Aquella noche vi en Manu Chao al flautista de Hamelin. Confieso que andaba algo confundido por el alcohol, pero todavía lo suficiente entero como para defender que con dos retoques en la puesta en escena el cuento se repetía algunos siglos después. Era una noche de septiembre. Camino del hotel, intenté concentrar mi atención en un grupito de no más de cinco personas que daban palmas al son de una guitarra. Y no estaba en Triana. Era Barcelona. Pegado al mar. El sitio exacto, ni idea. No soy de los que respiran hondo y se amuerman con el ruido de las olas cuando llegan a la costa. Tampoco de los que se suman a las manifestaciones espontáneas musicales, pero aquellos acordes rumberos se pegaban cosa mala a las palmas de las manos. Me tuve que meter casi dentro de la comitiva para darme cuenta de que aquel encantador de ociosos nocturnos no era otro que Manu Chao.
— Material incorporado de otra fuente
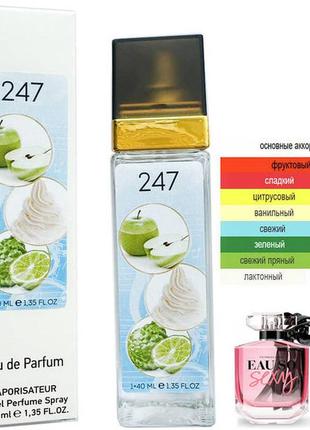 Женские в стиле victoria's secret eau so sexy (виктория сикрет соу секси) 40 мл n247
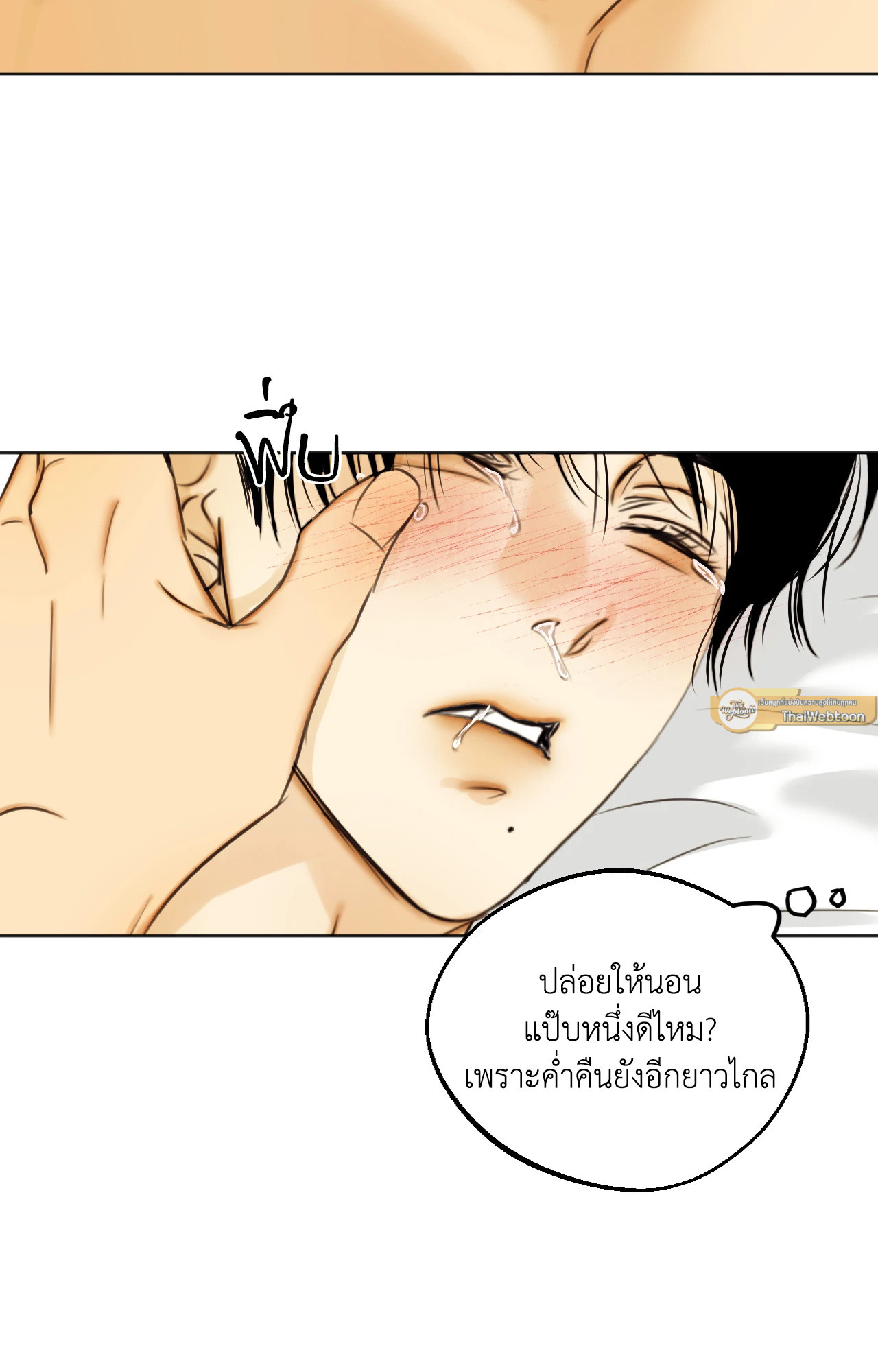 หน้า 58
Y nadie lo había contratado. Ni un promotor para realizar un happening casual, ni el Ayuntamiento para -aprovechando su poder de afiliación- mantener a raya a las ratas del puerto. Donde antes eran cinco ahora seríamos diez. El grupo crecía a medida que avanzaba por el paseo. Pude contar más de treinta antes de torcer mi esquina y dar por concluida la fiesta.

Pues algo de flautista zalamero también tuvo el señor Thomas Mapfumo, autor de una de las canciones más pegadizas, magnéticas, comprometidas y agradables que dio el continente africano cuando aún pesaba sobre su cuello la bota de la minoría blanca. Hoy día, “Hokoyo!” nos suena con la misma autoridad rítmica y melódica que aquel “Pata Pata” de Miriam Makeba, la Diana Ross africana. Orange Juice aprendieron mucho de estos acordes subtropicales a partir de su segundo disco. Y hoy día seguro que algún testigo de lo que antes fue Rodesia recordará la canción como el grito festivo de guerra que ayudó a acelerar la desintegración de uno de los últimos reductos coloniales, cuyas leyes apartheid incluso avergonzaban a algún estado vecino.

Sin una voz destacable pero con un don (rural, eso sí) de gentes y una guitarra en las manos, Thomas Mapfumo utilizó la lengua nativa como escudo ante el invasor británico, pero ni esto evitó que diera con sus huesos en la cárcel. Sin conocer su significado, hokoyo (grito de alerta: ¡ojo!) olía a peligro. En labios de aquel campesino espabilado -que logró conocer los entresijos del poder en su país abriendo sus oídos a la música norteamericana- aquella palabra despertaba a los dormidos. Durante cinco minutos abandonaban unas labores destinadas a la supervivencia diaria para sumarse al grupo con una sonrisa de oreja a oreja. Solución de urgencia: arresto sin cargos. Pero daba igual. “Hokoyo!” seguía respirando una felicidad brutal. Dentro y fuera de las rejas.

La epidemia provocada por el virus “Hokoyo!” no fue ni mucho menos casual. Mapfumo dio con aquella fórmula traduciendo la escala de la mbira (rústico piano de mano, del que guardo un ejemplar en mi casa en su versión congoleña) a la guitarra eléctrica, consiguiendo un groove cálido y poderoso como pocas veces he experimentado. Veo ese feeling en la melódica de Augustus Pablo. O, con intención más modesta y puede que más cercana, en la indispensable -por adorable- “Kiss You In The Cheek” (Desmond & The Tutus). Eso sí, el carisma, el empuje o las ganas de ir sumando adeptos a su canción allá por donde pasaba, quien sabe de dónde le vinieron. A uno le cuesta imaginar lo que le podía pasar por la cabeza a un chaval de una zona rural del actual Zimbabwe cuando llegaba a sus manos una cinta de Elvis Presley u Otis Redding. Puede que intuyera que el poder real estaba ahí, no en las manos de los cuatro blancos que estaban apurando sus días de saqueo en la zona. Y que de repente encuentre un arma que no conocía. Un arma de construcción masiva.